Chicken-fried steak easily rivals chili for most popular Texas tidbit title. To many, it is as much a Texas institution as the armadillo, Bob Wills, or lignite coal. In truck stops and diners across the state, it fuels hearty men and women who will belch today and build a better tomorrow. Accordingly, an appropriately colorful history and background have been spun and codified for this ignoble dish.

The first man or woman to fry a steak like a drumstick probably did not live long enough to see how this ingenuity-or clumsiness – changed the history of roadside dining. No one is sure exactly how the dish began, but its origins have been thought to spring from an old Southern tradition of batter-frying salt pork. Another story credits the invention to a West Texas cook, who, when frustrated with a tough piece of longhorn meat, whacked it with a hammer and threw it in his chicken batter. After the cook simmered down, he allegedly retrieved the tenderized slice and fried it. This idea is embellished further in the only published account of the roots of chicken-fried steak, The Lone Star Book of Texas Records. Listed between the Oldest Cake and the Largest Pot of Chili, it reads, “Texans, and the rest of the world, can thank Jimmy Don Perkins for one of their favorite dishes, chicken fried steak. In 1911, while working as a cook in Lamesa, Texas, Jimmy accidentally created the dish when he misread a customer’s order.”

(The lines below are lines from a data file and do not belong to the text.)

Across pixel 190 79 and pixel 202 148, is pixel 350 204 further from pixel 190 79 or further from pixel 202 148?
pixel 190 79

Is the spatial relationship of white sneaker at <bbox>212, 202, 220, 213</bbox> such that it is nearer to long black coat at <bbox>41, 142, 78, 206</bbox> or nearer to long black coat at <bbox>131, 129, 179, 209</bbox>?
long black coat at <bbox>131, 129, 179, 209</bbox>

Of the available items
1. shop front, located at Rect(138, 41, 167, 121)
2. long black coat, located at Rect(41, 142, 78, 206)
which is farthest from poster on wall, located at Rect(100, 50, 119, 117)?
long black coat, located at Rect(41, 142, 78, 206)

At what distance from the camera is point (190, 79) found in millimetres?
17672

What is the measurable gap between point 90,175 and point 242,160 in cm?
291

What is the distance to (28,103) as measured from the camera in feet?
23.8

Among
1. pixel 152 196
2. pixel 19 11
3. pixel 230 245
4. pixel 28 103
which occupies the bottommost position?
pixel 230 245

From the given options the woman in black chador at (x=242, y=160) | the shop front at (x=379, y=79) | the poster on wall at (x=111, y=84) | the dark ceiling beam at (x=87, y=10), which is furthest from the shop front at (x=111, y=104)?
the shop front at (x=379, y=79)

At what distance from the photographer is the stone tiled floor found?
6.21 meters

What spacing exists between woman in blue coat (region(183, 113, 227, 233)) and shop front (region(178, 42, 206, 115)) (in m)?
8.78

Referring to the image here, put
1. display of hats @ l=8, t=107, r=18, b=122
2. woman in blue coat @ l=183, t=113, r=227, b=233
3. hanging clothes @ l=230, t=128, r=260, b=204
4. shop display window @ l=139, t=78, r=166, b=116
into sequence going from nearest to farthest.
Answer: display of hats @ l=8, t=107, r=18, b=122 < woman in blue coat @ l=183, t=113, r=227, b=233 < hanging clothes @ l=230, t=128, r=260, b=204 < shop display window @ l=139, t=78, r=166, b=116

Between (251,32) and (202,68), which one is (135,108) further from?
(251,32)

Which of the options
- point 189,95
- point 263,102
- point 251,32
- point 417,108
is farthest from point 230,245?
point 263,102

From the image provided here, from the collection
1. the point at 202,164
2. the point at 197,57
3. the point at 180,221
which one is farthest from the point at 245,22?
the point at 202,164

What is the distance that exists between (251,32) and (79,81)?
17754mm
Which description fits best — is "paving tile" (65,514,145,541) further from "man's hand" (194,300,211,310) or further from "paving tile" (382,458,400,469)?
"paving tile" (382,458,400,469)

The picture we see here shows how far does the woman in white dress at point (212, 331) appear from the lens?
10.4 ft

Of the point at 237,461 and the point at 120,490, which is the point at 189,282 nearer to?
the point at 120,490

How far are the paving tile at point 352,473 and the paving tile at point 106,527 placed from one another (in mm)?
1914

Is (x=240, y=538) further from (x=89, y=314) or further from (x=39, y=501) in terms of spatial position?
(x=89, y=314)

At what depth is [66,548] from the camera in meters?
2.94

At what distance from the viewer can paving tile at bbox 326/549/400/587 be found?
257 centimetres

It’s always an awkward task to rewrite history, or in this case, erase it. But the entire Lamesa account evolved in the imagination of a reporter for The Austin American-Statesman. Larry Besaw, himself a gustatory expert on the subject, says he made up the whole thing for a column one slow news day in January 1976. It was subsequently printed as fact in San Antonian Jack McGuire’s syndicated column, “Talk of Texas,” and eventually found its way into the pages of Texas Records.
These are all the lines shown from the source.